- **Text to read**:
▬▬▬▬▬▬

Question

The window is shown in the shape of a semi-circle with radius $4$ ft. The distance from $S$ to $T$ is $2$ ft and the measure of arc $AB={45}^{\circ }$. Area of the glass in the region $ABCD$ is

• A. 4.7 sq. ft
• B. 4.9 sq. ft
• C. 4.5 sq. ft
• D. 5 sq. ft

Answer 1

The correct option is A

4.7 sq. ft

Let $r_1$ be the radius of the larger semi-circle and $r_2$ be the radius of the smaller semi-circle.

So, $r_1=4$ ft and $r_2=4-2=2$ ft

Required area $=$ Area of the sector $OAB$ $-$ Area of the sector $ODC$
$=\pi r_1^2\times \frac{\theta }{{360}^{\circ }}-\pi r_2^2\times \frac{\theta }{{360}^{\circ }}$
$=\pi r_1^2\times \frac{{45}^{\circ }}{{360}^{\circ }}-\pi r_2^2\times \frac{{45}^{\circ }}{{360}^{\circ }}$
Taking common terms and solving we get,
$=\frac{\pi }{8}(4^2-2^2)$
$=\frac{\pi }{8}\times 12=4.7$ sq. ft

▬▬▬▬▬▬

- **Raw data**:
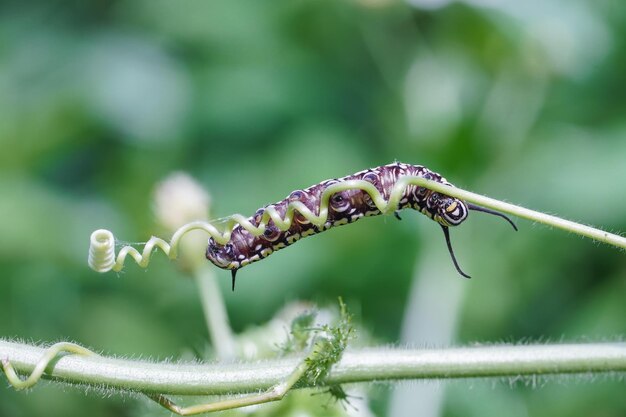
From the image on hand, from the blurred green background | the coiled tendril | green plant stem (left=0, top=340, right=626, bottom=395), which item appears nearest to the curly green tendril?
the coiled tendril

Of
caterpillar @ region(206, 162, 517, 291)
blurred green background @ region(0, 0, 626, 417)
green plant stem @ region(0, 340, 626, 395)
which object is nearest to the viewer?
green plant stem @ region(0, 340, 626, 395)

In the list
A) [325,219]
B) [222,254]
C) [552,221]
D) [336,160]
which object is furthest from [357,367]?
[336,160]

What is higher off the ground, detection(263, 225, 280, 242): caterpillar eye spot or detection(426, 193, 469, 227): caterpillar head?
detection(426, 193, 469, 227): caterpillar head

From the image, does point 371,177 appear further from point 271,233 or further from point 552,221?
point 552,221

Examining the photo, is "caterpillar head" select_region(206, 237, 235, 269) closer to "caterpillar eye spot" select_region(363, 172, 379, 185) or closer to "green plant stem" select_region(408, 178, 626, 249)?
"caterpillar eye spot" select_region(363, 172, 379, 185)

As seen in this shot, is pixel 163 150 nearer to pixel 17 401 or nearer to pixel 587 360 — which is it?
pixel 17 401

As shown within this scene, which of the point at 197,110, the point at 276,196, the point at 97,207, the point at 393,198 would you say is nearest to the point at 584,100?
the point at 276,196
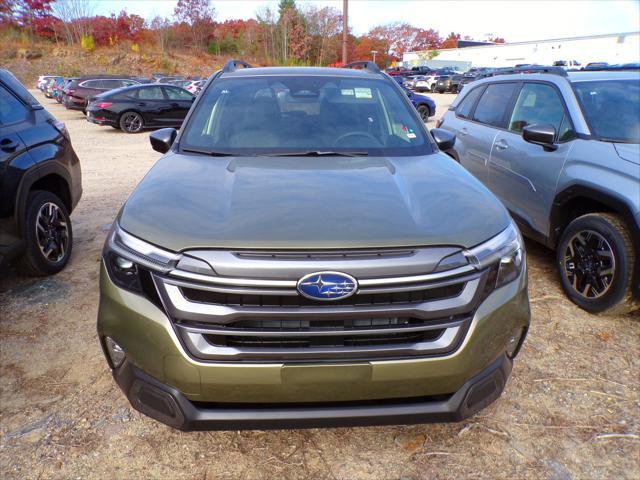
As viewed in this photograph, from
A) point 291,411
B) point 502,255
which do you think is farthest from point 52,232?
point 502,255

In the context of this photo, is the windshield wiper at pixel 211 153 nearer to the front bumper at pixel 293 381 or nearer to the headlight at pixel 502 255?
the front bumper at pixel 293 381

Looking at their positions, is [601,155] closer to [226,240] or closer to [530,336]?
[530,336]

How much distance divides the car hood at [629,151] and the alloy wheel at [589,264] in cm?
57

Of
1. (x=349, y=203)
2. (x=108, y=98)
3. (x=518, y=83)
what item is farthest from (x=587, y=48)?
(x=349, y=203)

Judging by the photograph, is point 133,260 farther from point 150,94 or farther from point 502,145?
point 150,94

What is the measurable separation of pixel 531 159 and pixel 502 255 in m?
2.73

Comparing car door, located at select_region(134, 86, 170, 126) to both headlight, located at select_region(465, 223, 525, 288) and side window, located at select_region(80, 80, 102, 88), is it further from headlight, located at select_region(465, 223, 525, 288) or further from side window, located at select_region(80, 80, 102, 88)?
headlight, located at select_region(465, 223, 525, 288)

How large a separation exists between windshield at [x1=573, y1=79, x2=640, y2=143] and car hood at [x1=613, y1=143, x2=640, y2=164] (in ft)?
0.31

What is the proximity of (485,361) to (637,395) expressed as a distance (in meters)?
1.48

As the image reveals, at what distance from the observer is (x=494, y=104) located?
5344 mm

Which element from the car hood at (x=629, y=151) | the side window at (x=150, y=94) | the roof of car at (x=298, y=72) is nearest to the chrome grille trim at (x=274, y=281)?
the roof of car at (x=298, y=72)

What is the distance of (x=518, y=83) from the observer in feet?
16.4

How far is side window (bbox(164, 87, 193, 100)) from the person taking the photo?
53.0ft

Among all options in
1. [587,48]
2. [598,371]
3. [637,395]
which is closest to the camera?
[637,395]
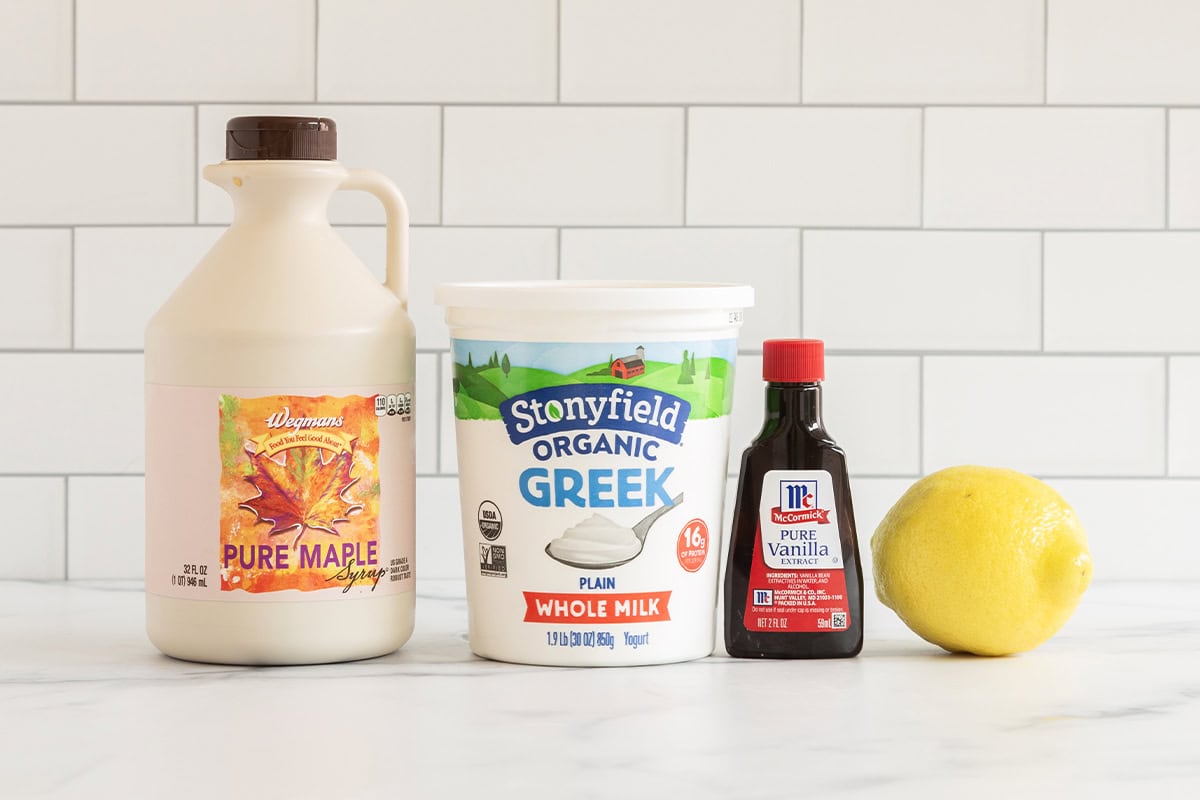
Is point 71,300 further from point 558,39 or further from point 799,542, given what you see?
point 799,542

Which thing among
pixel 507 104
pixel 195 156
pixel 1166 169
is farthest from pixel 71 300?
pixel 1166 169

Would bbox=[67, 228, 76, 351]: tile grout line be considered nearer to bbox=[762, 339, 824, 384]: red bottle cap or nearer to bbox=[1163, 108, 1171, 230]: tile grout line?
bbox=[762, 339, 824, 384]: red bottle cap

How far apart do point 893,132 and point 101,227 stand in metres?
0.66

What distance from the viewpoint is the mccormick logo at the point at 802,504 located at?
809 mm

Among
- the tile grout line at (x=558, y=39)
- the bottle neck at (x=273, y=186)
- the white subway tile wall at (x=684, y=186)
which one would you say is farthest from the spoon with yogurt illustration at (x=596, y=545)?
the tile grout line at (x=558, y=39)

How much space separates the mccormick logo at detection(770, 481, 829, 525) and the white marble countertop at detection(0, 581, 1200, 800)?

▬▬▬▬▬▬

- **Written instruction**: In the window problem, what radius is given for the smaller semi-circle?

- **Output of the task**: The smaller semi-circle has a radius of 2 ft.